Réfutation. Les faits et statistiques disponibles font état d’une situation bien différente. Ben-Gourion lui même a admis que la guerre où Israël était seul n’a duré que quatre semaines, jusqu’à la trêve du 11 juin, à la suite de laquelle des quantités importantes d’armes sont arrivées dans le pays. L’armée israélienne mieux entrainée et plus expérimentée a par la suite eu la maîtrise des terres, de la mer et des airs. »


« Mythe 7. La main d’Israël a toujours été tendue en signe de paix, mais comme aucun dirigeant arabe n’a jamais reconnu le droit à Israël d’exister, les Israéliens n’ont jamais eu en face d’eux quelqu’un avec qui parler.

Réfutation. Au contraire, depuis le fin de la deuxième guerre mondiale jusqu’en 1952, Israël a refusé plusieurs propositions faites par les pays arabes et des médiateurs neutres qui auraient pu aboutir à des accommodements. »

***

Soixante-quatre ans après la partition, il n’y a pas grand chose de nouveau sous le soleil. Les Israéliens continuent à dire qu’ils n’ont en face d’eux personne avec qui parler. Même leur vocabulaire est resté identique.

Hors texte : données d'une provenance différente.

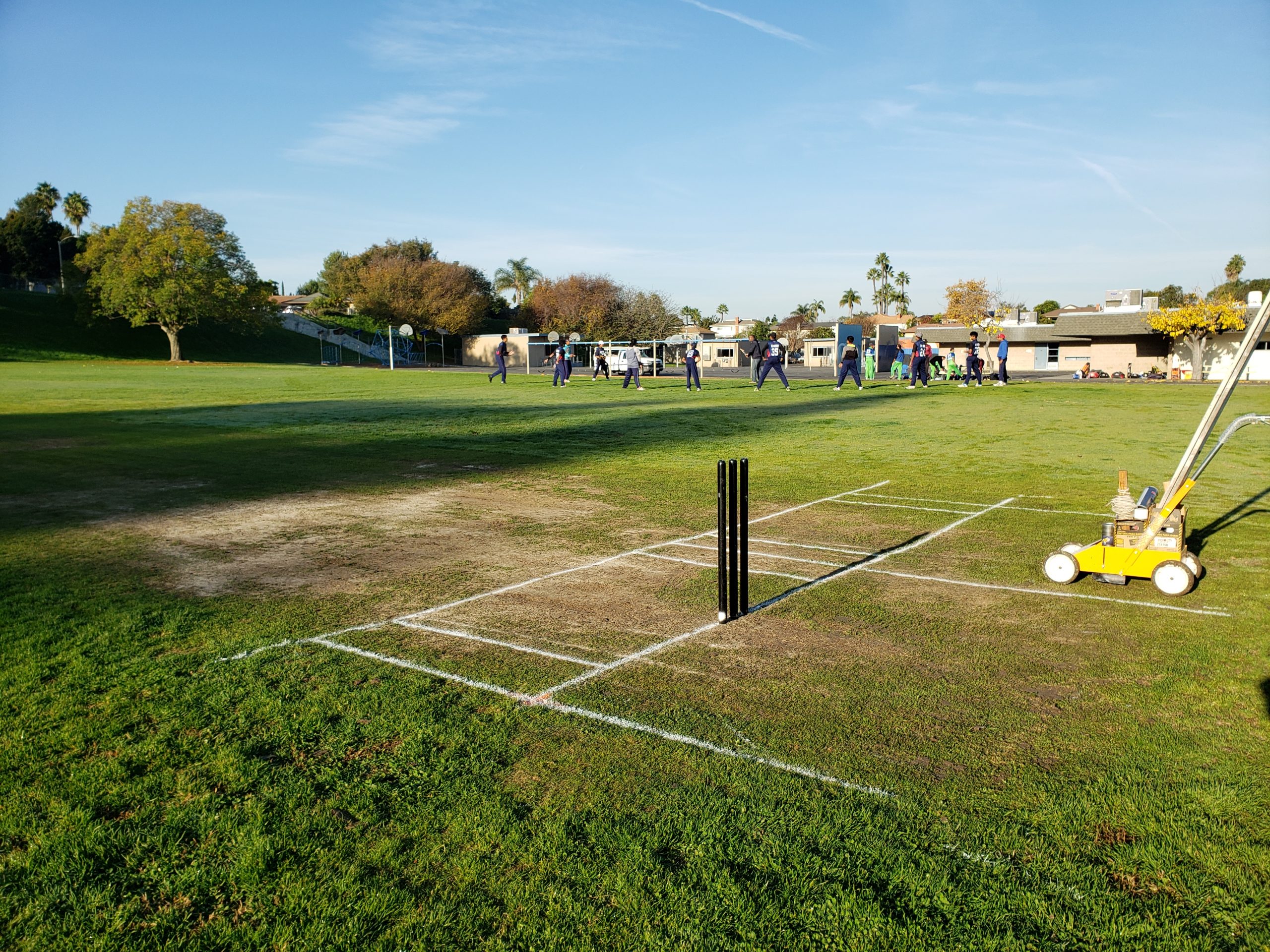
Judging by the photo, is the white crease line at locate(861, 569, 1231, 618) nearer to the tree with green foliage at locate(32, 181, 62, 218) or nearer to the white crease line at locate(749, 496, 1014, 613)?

Les pays arabes continuent à « cultiver » les réfugiés palestiniens dans les camps.

(1) Simha Flapan, The Birth of Israel. Myths and Realities, New York : Pantheon Books, 1987. Né en Pologne en 1911, a émigré vers Israël en 1930. Entre 1954 et 1981, il a été Secrétaire National du Mapam (Parti Unifié des Ouvriers). Il est mort à Tel Aviv en 1987.

(2) Ilan Pappé, La guerre de 1948 en Palestine, Paris : La Fabrique, 2000. Voir aussi son Ethnic Cleansing of Palestine, London : Oneworld, 2006. Né en 1954 à Haïfa, il a été professeur de science politique à l’Université de Haïfa, position qu’il a quittée en 2007, suite aux harcèlements dont il a été l’objet. Il est maintenant professeur à l’Université d’Exeter, au Royaume-Uni.

(3) J’aurais aussi pu relire Ilan Pappé qui est plus connu et plus médiatisé que Flapan. Il se fait que dans ma bibliothèque, le non-classement est à peu près alphabétique mais que Flapan vient quand même avant Pappé.

(4) Le « des territoires » français, contraction de « de » et de « les » est traduit de l’anglais « from territories », qui ne rend en effet pas clair s’il s’agit de tous les territoires ou de certains, puisqu’en anglais (ou en russe, une des autres langues officielles des Nations Unies à l’époque) il ne faut pas d’article dans cette partie de phrase.